Too few suspected white-collar criminals are getting their day -- or their due -- in federal court. The first major trials since the wave of corporate fraud incinerated billions of dollars in investor wealth started Monday in Manhattan, with former Tyco International Chief Executive L. Dennis Kozlowski facing grand larceny charges and investment banker Frank Quattrone accused, in an unrelated case, of obstruction of justice. Good. But what about WorldCom's Bernard J. Ebbers and Enron's Kenneth L. Lay and Jeffrey K. Skilling?

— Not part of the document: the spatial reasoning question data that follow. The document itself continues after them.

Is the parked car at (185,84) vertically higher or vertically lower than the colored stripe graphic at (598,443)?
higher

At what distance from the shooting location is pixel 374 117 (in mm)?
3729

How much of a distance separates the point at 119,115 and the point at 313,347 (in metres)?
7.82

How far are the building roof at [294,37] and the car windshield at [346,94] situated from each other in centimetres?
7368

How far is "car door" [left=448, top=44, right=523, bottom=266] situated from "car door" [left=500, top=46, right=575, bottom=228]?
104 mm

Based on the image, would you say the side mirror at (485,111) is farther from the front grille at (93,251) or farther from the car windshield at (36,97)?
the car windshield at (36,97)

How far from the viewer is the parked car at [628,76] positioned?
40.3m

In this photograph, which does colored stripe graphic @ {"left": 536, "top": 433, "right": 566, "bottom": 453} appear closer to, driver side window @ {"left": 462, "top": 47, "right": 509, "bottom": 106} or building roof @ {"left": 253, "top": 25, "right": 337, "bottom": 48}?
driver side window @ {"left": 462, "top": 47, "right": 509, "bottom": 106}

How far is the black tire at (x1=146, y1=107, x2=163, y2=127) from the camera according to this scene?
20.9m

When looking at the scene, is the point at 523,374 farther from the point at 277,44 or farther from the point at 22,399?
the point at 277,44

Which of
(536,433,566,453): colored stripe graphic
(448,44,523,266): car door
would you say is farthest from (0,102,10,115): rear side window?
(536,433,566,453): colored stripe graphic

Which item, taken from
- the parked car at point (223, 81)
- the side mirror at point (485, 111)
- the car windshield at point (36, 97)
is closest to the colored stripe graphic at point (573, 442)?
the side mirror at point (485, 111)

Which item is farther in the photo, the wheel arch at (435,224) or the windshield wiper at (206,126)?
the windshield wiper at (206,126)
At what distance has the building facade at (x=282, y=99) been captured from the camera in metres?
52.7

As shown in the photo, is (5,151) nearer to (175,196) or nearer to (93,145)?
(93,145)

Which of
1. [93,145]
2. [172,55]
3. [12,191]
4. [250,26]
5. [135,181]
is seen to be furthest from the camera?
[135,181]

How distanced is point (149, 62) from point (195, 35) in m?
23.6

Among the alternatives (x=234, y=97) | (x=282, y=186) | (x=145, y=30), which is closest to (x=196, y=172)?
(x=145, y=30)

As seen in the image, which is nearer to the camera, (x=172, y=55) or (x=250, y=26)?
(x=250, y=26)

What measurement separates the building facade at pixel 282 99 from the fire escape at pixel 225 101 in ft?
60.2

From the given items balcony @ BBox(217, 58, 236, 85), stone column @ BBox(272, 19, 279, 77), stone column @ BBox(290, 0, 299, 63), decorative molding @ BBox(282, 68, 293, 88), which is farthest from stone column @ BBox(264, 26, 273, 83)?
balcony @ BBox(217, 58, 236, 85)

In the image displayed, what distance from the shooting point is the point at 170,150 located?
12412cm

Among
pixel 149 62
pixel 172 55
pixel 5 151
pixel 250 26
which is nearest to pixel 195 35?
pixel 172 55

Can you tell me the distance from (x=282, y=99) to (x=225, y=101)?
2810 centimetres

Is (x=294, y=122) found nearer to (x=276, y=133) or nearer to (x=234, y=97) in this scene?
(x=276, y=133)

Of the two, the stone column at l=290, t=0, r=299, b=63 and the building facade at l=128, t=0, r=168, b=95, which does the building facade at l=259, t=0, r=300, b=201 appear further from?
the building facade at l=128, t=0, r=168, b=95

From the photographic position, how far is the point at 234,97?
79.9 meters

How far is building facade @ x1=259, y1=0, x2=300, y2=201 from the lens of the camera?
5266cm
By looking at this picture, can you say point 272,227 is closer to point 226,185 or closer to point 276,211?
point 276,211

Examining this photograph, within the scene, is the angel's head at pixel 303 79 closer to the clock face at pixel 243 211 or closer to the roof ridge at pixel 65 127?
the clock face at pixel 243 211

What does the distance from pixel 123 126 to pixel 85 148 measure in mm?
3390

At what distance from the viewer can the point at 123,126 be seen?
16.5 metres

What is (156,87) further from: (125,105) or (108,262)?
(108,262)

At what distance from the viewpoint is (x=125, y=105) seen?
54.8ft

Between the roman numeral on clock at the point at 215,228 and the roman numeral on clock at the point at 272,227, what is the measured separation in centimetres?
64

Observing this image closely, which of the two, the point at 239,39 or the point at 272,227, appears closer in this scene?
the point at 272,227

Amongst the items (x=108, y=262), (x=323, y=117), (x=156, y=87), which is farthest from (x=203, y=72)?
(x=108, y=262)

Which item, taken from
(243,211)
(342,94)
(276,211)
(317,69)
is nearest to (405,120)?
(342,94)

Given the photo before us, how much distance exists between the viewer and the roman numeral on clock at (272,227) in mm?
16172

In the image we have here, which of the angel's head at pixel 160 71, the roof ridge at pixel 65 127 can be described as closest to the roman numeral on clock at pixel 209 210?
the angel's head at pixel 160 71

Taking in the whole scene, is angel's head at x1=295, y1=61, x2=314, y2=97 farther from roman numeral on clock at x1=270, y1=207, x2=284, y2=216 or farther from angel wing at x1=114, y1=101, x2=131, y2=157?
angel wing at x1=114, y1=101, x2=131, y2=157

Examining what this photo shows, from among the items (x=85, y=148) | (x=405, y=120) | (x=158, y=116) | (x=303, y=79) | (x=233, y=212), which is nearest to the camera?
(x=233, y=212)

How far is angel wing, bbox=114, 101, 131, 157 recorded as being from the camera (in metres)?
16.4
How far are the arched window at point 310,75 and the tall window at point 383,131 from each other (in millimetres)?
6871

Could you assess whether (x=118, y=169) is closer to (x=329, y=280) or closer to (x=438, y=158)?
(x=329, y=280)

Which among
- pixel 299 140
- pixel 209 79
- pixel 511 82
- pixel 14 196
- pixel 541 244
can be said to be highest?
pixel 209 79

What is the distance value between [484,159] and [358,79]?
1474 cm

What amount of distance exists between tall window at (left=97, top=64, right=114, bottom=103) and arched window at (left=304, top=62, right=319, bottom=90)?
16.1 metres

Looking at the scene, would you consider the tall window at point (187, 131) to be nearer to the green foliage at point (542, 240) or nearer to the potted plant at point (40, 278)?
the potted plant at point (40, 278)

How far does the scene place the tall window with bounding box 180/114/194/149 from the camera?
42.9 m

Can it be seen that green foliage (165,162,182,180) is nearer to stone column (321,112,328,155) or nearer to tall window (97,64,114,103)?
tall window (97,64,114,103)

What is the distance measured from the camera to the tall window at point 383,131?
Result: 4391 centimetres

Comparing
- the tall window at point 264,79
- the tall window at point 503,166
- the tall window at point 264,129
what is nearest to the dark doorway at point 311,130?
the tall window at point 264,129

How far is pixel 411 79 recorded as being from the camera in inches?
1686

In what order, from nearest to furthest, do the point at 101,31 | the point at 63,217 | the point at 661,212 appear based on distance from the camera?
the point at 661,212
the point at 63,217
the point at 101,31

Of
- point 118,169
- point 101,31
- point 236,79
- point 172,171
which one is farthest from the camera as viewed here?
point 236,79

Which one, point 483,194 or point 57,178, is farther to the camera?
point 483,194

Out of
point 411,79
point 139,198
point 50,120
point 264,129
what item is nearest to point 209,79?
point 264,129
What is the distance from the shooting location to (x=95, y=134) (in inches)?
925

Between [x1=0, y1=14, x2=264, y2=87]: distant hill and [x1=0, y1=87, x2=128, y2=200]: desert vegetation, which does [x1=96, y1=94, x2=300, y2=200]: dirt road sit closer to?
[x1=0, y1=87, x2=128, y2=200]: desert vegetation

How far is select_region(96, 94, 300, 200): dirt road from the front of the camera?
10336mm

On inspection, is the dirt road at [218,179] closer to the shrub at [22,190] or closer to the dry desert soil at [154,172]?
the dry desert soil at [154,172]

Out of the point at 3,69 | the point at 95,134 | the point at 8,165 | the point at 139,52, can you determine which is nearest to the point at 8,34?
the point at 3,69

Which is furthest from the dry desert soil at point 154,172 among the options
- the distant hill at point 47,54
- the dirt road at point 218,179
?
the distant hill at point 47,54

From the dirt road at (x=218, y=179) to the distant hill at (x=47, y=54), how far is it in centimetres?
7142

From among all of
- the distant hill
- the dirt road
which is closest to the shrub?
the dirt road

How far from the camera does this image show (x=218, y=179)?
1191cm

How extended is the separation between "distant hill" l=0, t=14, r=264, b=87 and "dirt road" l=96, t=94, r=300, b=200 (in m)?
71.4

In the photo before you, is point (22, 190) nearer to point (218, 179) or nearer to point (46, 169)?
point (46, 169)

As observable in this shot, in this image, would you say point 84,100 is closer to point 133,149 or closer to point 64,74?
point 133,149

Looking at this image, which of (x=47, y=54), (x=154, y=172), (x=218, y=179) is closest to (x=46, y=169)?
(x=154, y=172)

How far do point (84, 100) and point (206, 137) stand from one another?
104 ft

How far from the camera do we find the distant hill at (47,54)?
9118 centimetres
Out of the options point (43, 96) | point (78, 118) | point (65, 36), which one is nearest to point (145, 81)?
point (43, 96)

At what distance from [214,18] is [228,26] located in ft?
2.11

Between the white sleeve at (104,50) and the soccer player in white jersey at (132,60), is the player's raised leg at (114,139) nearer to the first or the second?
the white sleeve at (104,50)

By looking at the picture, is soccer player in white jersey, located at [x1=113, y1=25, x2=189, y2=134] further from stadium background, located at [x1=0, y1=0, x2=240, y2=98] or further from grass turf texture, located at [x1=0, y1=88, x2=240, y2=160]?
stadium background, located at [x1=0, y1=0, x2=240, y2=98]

Investors clearly financed obscene paychecks, extravagant mansions and the $6,000 shower curtain passed off as a business expense (that infuriating little folly was Kozlowski's). But evidence trails grow colder with each passing day. Documents somehow disappear. And the only way to put the fear of God into corporate executives and board members is to hold their brethren at fraud-ridden companies responsible. Recent rounds of fraudulent activity at mutual funds and the hubris indicated by former New York Stock Exchange Chairman Richard Grasso's $140-million compensation package are object lessons.

The coming months will say a lot about how serious the federal government is about prosecuting top executives whose schemes picked the pockets of shareholders and employees.

Members of the Rigas family, who seemed to treat cable giant Adelphia as their personal piggy bank, may soon reach the courtroom, and President Bush's Corporate Fraud Task Force has registered some successes. More than 200 corporate fraud investigations have resulted in more than 200 people -- most of them underlings -- being charged and more than 75 convictions. Many of the plea bargains should be leading to prosecutions up the corporate ladder.

But this month, the Justice Department seemed more concerned about turf rights than pursuing justice after Oklahoma's impatient attorney general filed fraud charges against Ebbers rather than risk missing the state's three-year statute of limitations. And the only federal legal action so far against Lay and Skilling is a Labor Department civil suit about pensions.

Going after lower-echelon executives who take part in frauds is necessary. So is prosecuting the accountants and corporate attorneys who abet fraud. But to paraphrase the gun owners' mantra, corporations don't steal from shareholders, people do. The guilty ones -- particularly those at the top -- should be forced to trade their bespoke pinstripes for prison khakis.